The victim, Maryland National Bank employe Andrea Bowling, was abducted from her Harford County mobile home as her husband and two young sons were held at gunpoint. She was released more than 12 hours later after her employers agreed to pay her abductor $250,000.

Assistant U.S. Attorney Herbert Better said that prosecutors often mention the victim's plight in their comments, but that a report from "neutral source - the probation officer will serve to bring home more graphically what happened to the victim."

However, Hackett's attorney, Andrew Radding, said he was concerned there was a "danger of exaggeration" in the "victim impact" statements. He said the program needs some controls and suggested that the victim statements be taken under oath or investigated to determine if they are factual.

Judge Northrop said it is conceivable "the courts could say we can't do it. They might say it's too inflammatory, but it seems to me we ought to know something about the victim. It balances all we know about the defendant."

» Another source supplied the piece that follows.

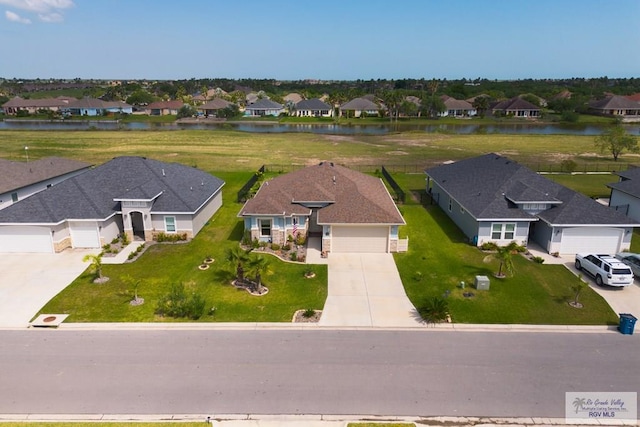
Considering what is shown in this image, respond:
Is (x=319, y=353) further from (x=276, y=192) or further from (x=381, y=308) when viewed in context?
(x=276, y=192)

The usual presentence report the judge has received is a confidential document giving an extensive history of the defendant and a sentence recommendation.

Had the new program been in effect in Maryland last year, it would have applied to at most about 20 percent of the 1,100 sentencings in federal courts, according to Paul Falkoner, deputy chief federal probation officer in the state.

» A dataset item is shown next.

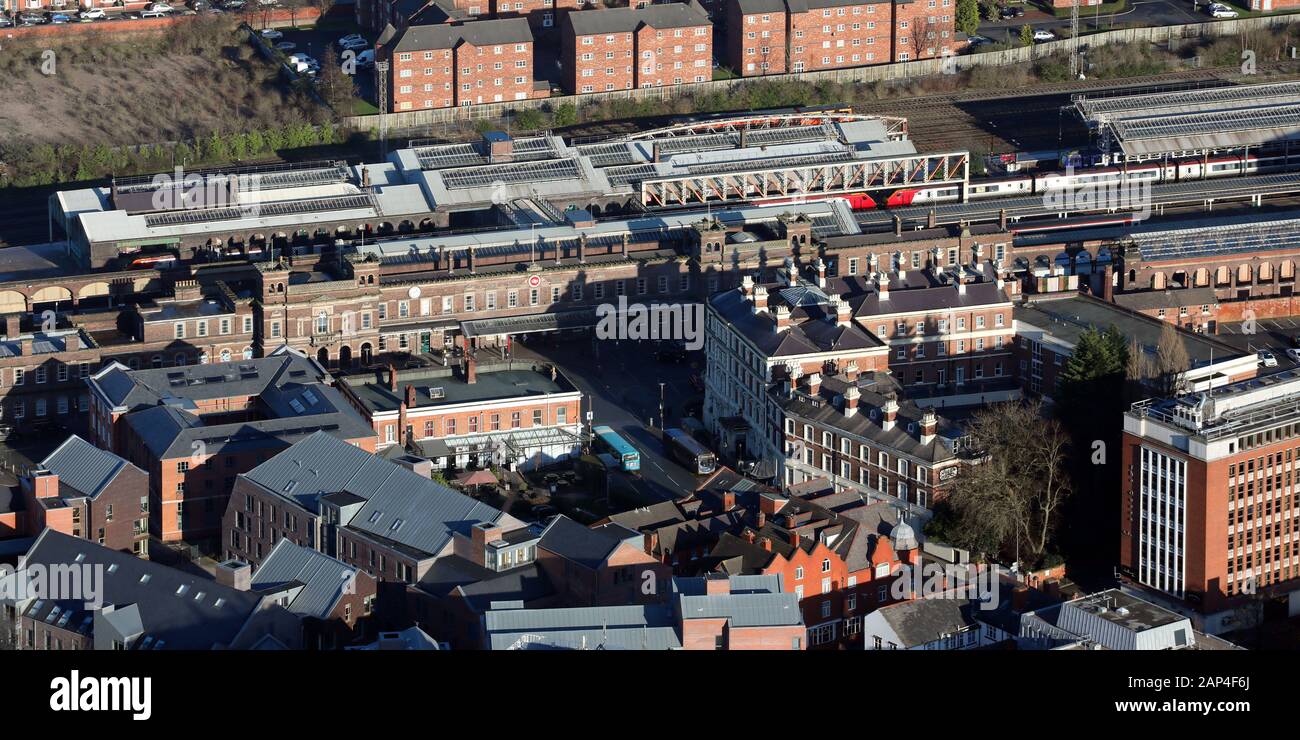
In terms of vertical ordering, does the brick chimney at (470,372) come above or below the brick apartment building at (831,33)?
below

A majority of federal crimes, such as tax violations, are victimless, he said. However, in crimes such as extortion, fraud, kidnaping or others where there is a "real, human victim," probation officers will be required to attempt to get a victim statement, Falkoner said.

"What happens too often is the victim is interviewed by police or the FBI and is never heard from again," said J. Edward Muhlbach, chief federal probation officer in Maryland. "It's good to pay some attention to the aftereffects (of crime) on them."

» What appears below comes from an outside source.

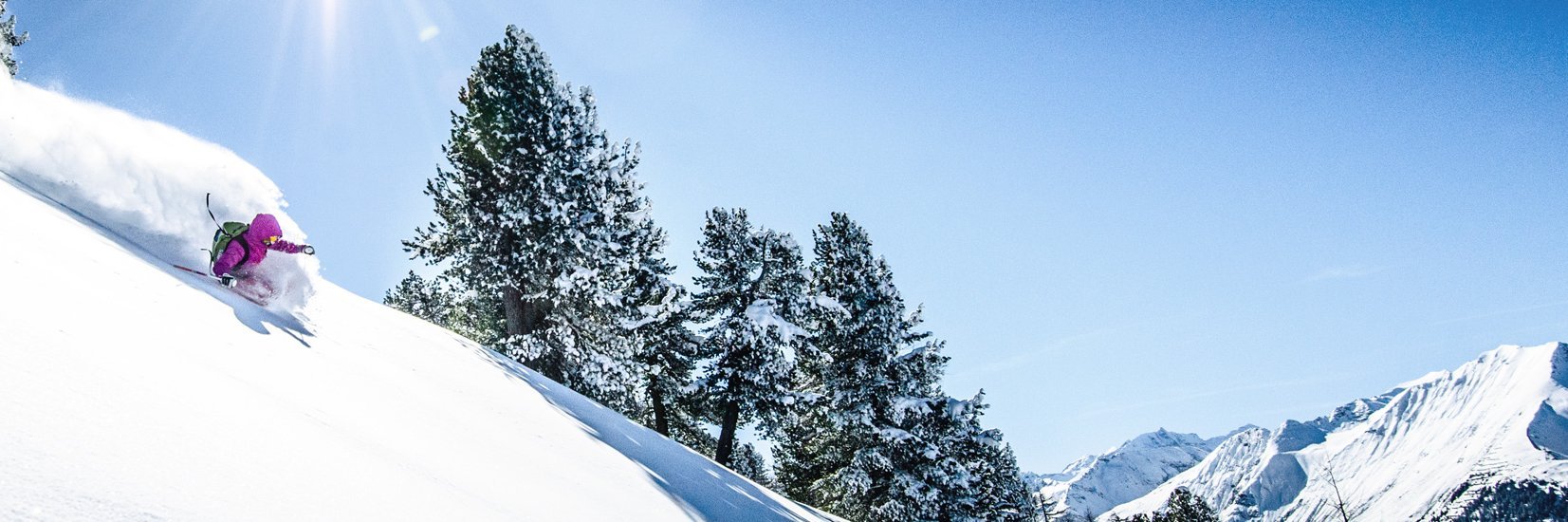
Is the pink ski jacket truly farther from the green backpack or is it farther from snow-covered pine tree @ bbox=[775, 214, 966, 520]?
snow-covered pine tree @ bbox=[775, 214, 966, 520]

William A. Hamilton, of the Institute for Law and Social Research, sees the program as a natural extension of "shift in the past several years . . . to concern for the victim." Other outgrowths of this trend have been programs to compensate victims and to help them deal with the court system.

Hamilton said the new policy could be especially useful in plea-bargaining. The vast majority of criminal cases are resolved by plea bargaining, and "the judge sees nothing of the victim's trauma in the plea agreement," Hamilton said.

Similar impact statements are required by the state courts in Indiana and some other states encourage probation officers to interview victims, according to Scotia Knouff, of the American Parole and Probation Association.

The Maryland Division of Parole and Probation plans to start including victim impact statements in its reports to state judges in the near future, according to a spokesman for the director. Probation officers do so now, on a limited basis, if a judge requests one.

Falkoner said that as part of the program - which requires no new federal funds - probation officers may also:

Mediate employment problems arising when victims lost time at work because of injuries suffered as a result of a crime.

Intervene with the victim's creditors, if the crime causes financial problems.

Help the victims apply for compensation programs.

Notify victims of the outcome of criminal prosecutions.